Sim, mas não os que levem à hipertrofia!

A hipertrofia das fibras pode diminuir a densidade mitocondrial, capilar e consequentemente a eficiência de ressíntese de ATP via metabolismo oxidativo (van Wessel, de Haan et al. 2010).

A melhora no desempenho no treinamento de endurance, é consequência de melhoras no consumo máximo de oxigênio e das velocidades dos limiares metabólicos (Larsen 2003, Midgley, McNaughton et al. 2006). Para tanto, devemos utilizar meios e métodos que enfatizem o estresse metabólico. Adicionalmente, treinamentos de força e potência que enfatizem uma melhora na eficiência do ciclo alongamento-encurtamento, na taxa de desenvolvimento de força e melhorem a economia dos movimentos, também podem ser incorporados em rotinas de treino de atletas de endurance.

Referências

Larsen, H. B. (2003). "Kenyan dominance in distance running." Comp Biochem Physiol A Mol Integr Physiol 136(1): 161-170.

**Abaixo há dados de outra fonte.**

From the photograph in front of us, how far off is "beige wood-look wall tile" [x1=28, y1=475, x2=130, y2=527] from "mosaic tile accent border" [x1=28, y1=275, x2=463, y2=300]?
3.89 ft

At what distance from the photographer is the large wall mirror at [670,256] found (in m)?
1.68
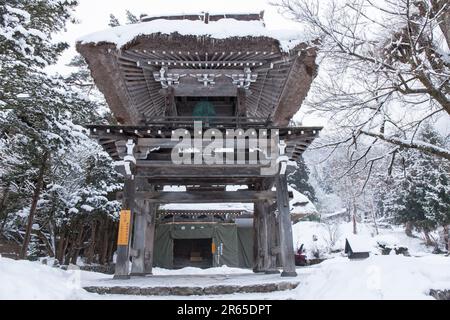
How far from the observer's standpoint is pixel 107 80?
331 inches

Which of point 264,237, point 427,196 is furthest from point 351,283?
point 427,196

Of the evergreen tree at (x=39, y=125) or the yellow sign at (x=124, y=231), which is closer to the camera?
the yellow sign at (x=124, y=231)

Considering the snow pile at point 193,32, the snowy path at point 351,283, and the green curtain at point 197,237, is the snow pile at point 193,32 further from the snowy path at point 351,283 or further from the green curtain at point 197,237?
the green curtain at point 197,237

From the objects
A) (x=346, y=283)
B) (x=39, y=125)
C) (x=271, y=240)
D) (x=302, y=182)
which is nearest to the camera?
(x=346, y=283)

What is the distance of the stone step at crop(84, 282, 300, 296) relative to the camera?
5516 millimetres

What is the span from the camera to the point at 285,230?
7.18 meters

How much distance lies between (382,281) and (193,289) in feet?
9.84

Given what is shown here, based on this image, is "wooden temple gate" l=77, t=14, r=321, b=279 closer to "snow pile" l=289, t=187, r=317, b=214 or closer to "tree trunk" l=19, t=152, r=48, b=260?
"tree trunk" l=19, t=152, r=48, b=260

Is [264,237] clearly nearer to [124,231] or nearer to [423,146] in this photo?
[124,231]

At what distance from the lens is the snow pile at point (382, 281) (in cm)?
399

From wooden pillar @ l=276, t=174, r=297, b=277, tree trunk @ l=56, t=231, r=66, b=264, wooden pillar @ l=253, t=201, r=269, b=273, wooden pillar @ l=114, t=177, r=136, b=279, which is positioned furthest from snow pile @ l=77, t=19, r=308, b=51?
tree trunk @ l=56, t=231, r=66, b=264

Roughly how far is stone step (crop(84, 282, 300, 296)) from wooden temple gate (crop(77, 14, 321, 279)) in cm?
116

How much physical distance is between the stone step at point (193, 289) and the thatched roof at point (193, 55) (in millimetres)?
3830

Midgley, A. W., L. R. McNaughton and M. Wilkinson (2006). "Is there an Optimal Training Intensity for Enhancing the Maximal Oxygen Uptake of Distance Runners?: Empirical Research Findings, Current Opinions, Physiological Rationale and Practical Recommendations." Sports Medicine 36(2): 117.

van Wessel, T., A. de Haan, W. J. van der Laarse and R. T. Jaspers (2010). "The muscle fiber type-fiber size paradox: hypertrophy or oxidative metabolism?" Eur J Appl Physiol 110(4): 665-694.